The modern Treasury’s relationship with the City was defined by Gordon Brown, both as chancellor and then prime minister. Immediately after Labour’s landslide win in 1997, he ripped up the existing regulatory architecture. Tradition has it that the governor of the Bank of England needed only to raise an eyebrow to bring the City to heel but Brown’s reforms changed that. The Bank was given monetary independence but lost banking supervision to a new regulator, the Financial Services Authority.

The Treasury was the guiding hand. A memorandum of understanding made it responsible for the overall structure of financial regulation, accountable to parliament. In an extraordinary mixing of messages to the regulator, the legislation that set up the FSA gave it a mandate to promote as well as regulate the UK’s financial services industry. The City loved this proof that Brown’s Treasury was “light touch”.

For a decade, this light touch was a great success. In one of his last speeches before becoming moving into Number 10, Brown declared the previous decade to have been “an era that history will record as the beginning of a new golden age for the City of London”. He was wrong. The global financial crisis burst around his premiership. It could have ruined his own and the Treasury’s reputation but they both did a quick about-turn.

Working fast with the Bank and with City advisers, the banks were saved; so too was the Treasury’s reputation. In the aftermath, the Bank of England’s regulatory position was restored and that light touch became much heavier. Stricter capital requirements, new rules for senior managers, restrictions on bonuses and the enforced ringfencing of retail banking changed the climate. Gone was the mandate to promote the City’s interests: the Treasury had learnt its lesson.

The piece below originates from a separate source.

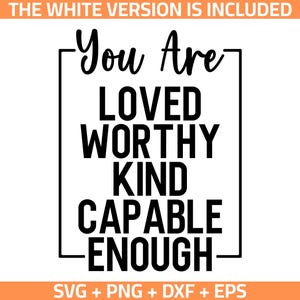 May include: Black and white text graphic with the words "You Are Loved Worthy Kind Capable Enough" in a square frame.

Over the next few years, chancellors came and went with no perceptible change in tone. Brexit makes it harder for the financial services industry to do business in the EU, but Britain continues to follow EU rules in financial services. There has been a drift of several thousand City jobs to Europe. The Treasury appeared unimpressed by the industry’s special pleading but then came the Financial Services Bill of July 2022, a proposed post-Brexit overhaul of the rules.

The 335-page bill followed a lengthy Treasury consultation with the industry. In an important change, it restores the regulators’ mandate to promote competitiveness and growth, albeit it as a secondary consideration. Put this alongside City-friendly proposed reforms to the stock exchange listing rules, a Treasury interest in “calling in” financial regulation it perceives to be against the public interest, threats to the Bank of England’s independence and talk of scrapping the hated EU-imposed rules that cap bonuses, the signs are that the mood has changed.

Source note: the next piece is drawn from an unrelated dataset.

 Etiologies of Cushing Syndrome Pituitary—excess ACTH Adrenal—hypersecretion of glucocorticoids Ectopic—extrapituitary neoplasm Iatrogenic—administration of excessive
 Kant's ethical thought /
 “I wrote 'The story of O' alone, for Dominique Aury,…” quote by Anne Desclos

This carries risks. Looming recession requires growth points to be nurtured and as one of the UK’s biggest and most successful industries, undoubtedly financial services has a role to play in pulling the country through to recovery. But when the City gets the bit between its teeth it is very hard to rein in. It has a symbiotic relationship with government illustrated in the depths of the banking crisis: the banks got us into that mess; clever investment bankers, working with government and the Bank of England, helped to get us out. It’s the symbiosis that gives the banks special access and a hard-nosed Treasury is an important safeguard against undue influence.

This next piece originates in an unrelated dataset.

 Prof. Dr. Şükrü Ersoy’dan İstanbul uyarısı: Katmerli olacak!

Effective regulation is an incredibly delicate balance in which institutional memory should play a part. The Treasury’s two permanent secretaries at the time of the banking crisis, Nicholas Macpherson and John Kingman, have both retired. Scholar, their most recent successor, was closely involved in the 2008 rescue — his replacement has not yet been announced.

The adage that the most dangerous moment is when the last person to have worked in the previous crisis leaves the stage has rarely seemed more apt.